Quant Guide 2017: Pierre and Marie Curie University
Paris, France
Master in Probability and Finance | metrics table at end of article
This one-year master’s offered by Pierre and Marie Curie University (UPMC) in Paris and Ecole polytechnique is known for the mathematical calibre of its graduates. The entry requirements are high, warns a co-director of the programme, Gilles Pagès. “We are extremely demanding in terms of mathematical level.”
The French-language programme was designed in 1991 by Nicole El Karoui, a renowned mathematician who remains co-director. Unlike most master’s degrees, this programme requires a previous master’s to qualify and is aimed almost exclusively at mathematicians. About 80 students are admitted each year and there are no plans to expand this number, even though the demand is there: five times as many students applied in the current academic year.
Highlights of the programme include courses on diffusion processes, Monte Carlo methods in finance, and stochastic processes and derivative products. This third course applies the material in the first two to financial modelling. “Rather than teaching them a very specific model with all the solutions and formulas, we instead explain how to derive those formulas from models,” says Pagès. “So in some sense it’s rather abstract and theoretic.”
Programming skills are another focus of the master’s, and part of the Monte Carlo methods course involves a computational project. Here students will read a research paper on mathematical finance from a journal, implement it by writing a computational programme and then analyse the results. Two or more similar computational projects are then completed in other courses later in the year. Students are expected to have a knowledge of programming languages before joining.
The programme also includes plenty of more applied courses such as in statistical methods for finance. This course looks into order execution and high-frequency trading, for example. There are also courses covering bitcoin, and fintech more generally. Following the financial crisis, the programme was expanded to provide a better understanding of how the financial industry works, how it’s regulated and how it has developed historically.
Many of the more applied courses are taught by industry practitioners. For example, Charles-Albert Lehalle, a senior quant at Capital Fund Management, teaches quantitative trading, while Pierre Henry-Labordère, a quant at Societe Generale and winner of the 2013 Quant of the Year Risk.net award, teaches non-linear pricing.

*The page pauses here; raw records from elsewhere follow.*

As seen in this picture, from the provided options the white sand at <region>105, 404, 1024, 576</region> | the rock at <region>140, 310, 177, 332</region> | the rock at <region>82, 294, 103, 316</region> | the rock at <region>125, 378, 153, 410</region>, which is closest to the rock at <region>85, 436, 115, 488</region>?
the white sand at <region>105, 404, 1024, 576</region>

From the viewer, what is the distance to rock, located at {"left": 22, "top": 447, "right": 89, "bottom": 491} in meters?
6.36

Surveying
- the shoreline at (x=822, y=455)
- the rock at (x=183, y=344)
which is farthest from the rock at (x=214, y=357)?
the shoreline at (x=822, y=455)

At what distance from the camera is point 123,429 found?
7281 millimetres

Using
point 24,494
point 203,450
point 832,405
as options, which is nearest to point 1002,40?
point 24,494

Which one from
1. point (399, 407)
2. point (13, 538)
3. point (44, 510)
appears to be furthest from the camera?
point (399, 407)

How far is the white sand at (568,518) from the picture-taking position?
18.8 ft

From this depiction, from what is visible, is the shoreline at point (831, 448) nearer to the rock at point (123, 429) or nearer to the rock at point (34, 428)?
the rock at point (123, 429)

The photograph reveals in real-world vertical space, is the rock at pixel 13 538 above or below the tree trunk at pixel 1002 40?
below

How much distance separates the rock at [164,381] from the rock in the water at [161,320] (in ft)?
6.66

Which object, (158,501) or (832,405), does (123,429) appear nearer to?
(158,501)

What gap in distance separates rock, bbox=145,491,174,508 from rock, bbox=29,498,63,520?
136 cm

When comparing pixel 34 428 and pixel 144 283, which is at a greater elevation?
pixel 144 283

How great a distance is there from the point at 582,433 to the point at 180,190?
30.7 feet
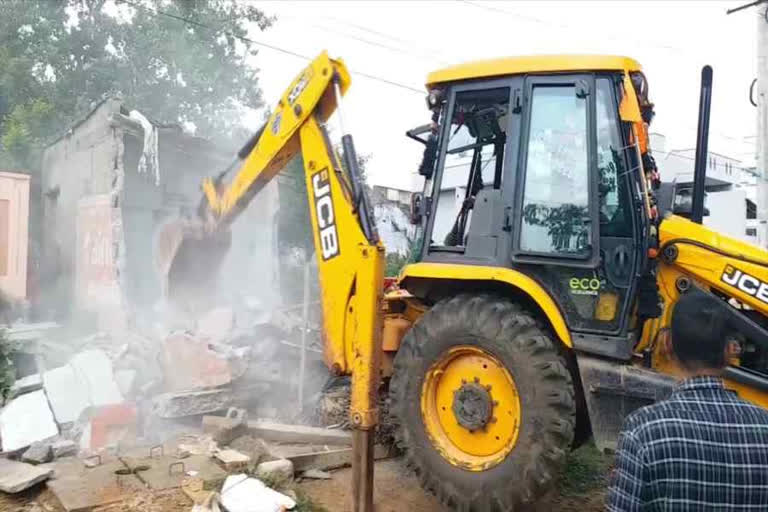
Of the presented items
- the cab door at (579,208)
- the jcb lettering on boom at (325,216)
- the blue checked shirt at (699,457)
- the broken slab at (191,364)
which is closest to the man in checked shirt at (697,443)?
the blue checked shirt at (699,457)

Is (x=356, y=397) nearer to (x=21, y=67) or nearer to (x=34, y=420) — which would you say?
(x=34, y=420)

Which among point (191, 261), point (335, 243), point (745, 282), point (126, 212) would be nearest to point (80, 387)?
point (191, 261)

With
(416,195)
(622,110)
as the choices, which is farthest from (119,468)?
(622,110)

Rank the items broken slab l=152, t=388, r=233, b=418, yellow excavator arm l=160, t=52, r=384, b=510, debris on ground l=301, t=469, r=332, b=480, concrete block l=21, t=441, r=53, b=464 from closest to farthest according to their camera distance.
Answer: yellow excavator arm l=160, t=52, r=384, b=510, debris on ground l=301, t=469, r=332, b=480, concrete block l=21, t=441, r=53, b=464, broken slab l=152, t=388, r=233, b=418

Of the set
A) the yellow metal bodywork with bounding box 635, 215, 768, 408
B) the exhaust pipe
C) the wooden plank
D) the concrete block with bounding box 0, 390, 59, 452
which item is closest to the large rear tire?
the yellow metal bodywork with bounding box 635, 215, 768, 408

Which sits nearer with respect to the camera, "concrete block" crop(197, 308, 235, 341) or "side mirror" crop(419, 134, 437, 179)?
"side mirror" crop(419, 134, 437, 179)

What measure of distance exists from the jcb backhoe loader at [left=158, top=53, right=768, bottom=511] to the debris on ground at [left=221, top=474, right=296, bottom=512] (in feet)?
1.94

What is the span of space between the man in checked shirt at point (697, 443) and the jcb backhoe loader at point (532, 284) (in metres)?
1.95

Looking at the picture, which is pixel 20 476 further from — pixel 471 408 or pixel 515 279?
pixel 515 279

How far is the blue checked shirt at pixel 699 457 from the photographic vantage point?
166 centimetres

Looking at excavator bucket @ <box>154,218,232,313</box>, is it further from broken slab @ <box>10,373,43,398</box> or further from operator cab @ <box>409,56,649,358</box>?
operator cab @ <box>409,56,649,358</box>

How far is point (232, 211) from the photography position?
19.9ft

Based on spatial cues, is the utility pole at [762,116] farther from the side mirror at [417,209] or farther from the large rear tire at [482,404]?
the large rear tire at [482,404]

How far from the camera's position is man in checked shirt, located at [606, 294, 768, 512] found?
5.44 feet
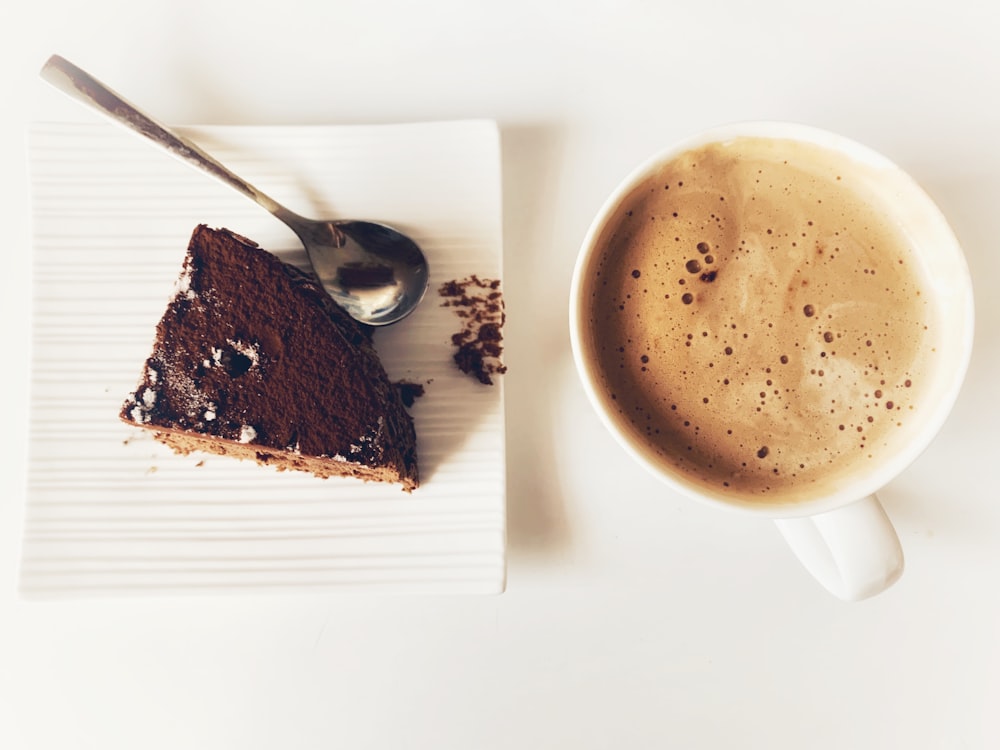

“They are still rather theoretical and rigorous from a mathematical point of view, but they are directly focused on the applications,” Pagès says. “The word ‘finance’ almost never appears in the course on stochastic calculus. By contrast, with the course on statistical methods for finance we always start from a financial problem, financial product or financial hedging strategy.”
As with other French master’s courses, internships are mandatory. They last five months and begin in April after exams have finished. Networking opportunities are also available, with Societe Generale annually inviting students to social events, as well as a cocktail party hosted by the university at the end of the year. Two or three hundred people attend this event, including alumni and professional partners. The LinkedIn alumni network is large and active, Pagès says.
Julie Othman graduated in 2012 and now works as a quantitative analyst for Rokos Capital Management in London. Although quants use stochastic calculus less and less, Othman says an understanding of it is crucial to professional quants’ work, and she was impressed with how it was taught at UPMC.
“There is a course on stochastic calculus, which was one of the best courses I have ever experienced,” says Othman. “El Karoui has a way of presenting stochastic calculus that is very clear and very methodical.”
Another graduate, Quentin Lintzer, completed the programme in 2007 and is currently executive director of cross-asset trading at Crédit Agricole’s corporate and investment bank. Before joining UPMC, also known as Paris VI, Lintzer gained a master’s in economics at the London School of Economics and a bachelor’s in engineering from Ecole nationale des ponts et chaussées.
“The master’s is at the crossroads of the mathematical world, the computer science world and the financial world,” says Lintzer, “and it really puts a lot of emphasis on the mathematical content of all the financial mathematics theory.”
The programme aims to help graduates to go beyond just quantitative analyst roles, equipping them with knowledge helpful in other areas, such as trading – as was the case for Lintzer.
“The great thing that I think most people enjoy having graduated from Paris VI is that because we’ve spent so much time on the theory, it becomes second nature,” he says. “So if we need to discover a new product or go into the details of the pricing of a new structure, we are able to perform analysis under pressure and that does fit in to a dealing room quite naturally.”
To be competitive in the current market, Lintzer believes it’s important to have skills in data and statistical analysis. This is an area covered at UPMC with courses on statistical methods and high-dimensional data. Further courses on topics such as deep learning are being looked into.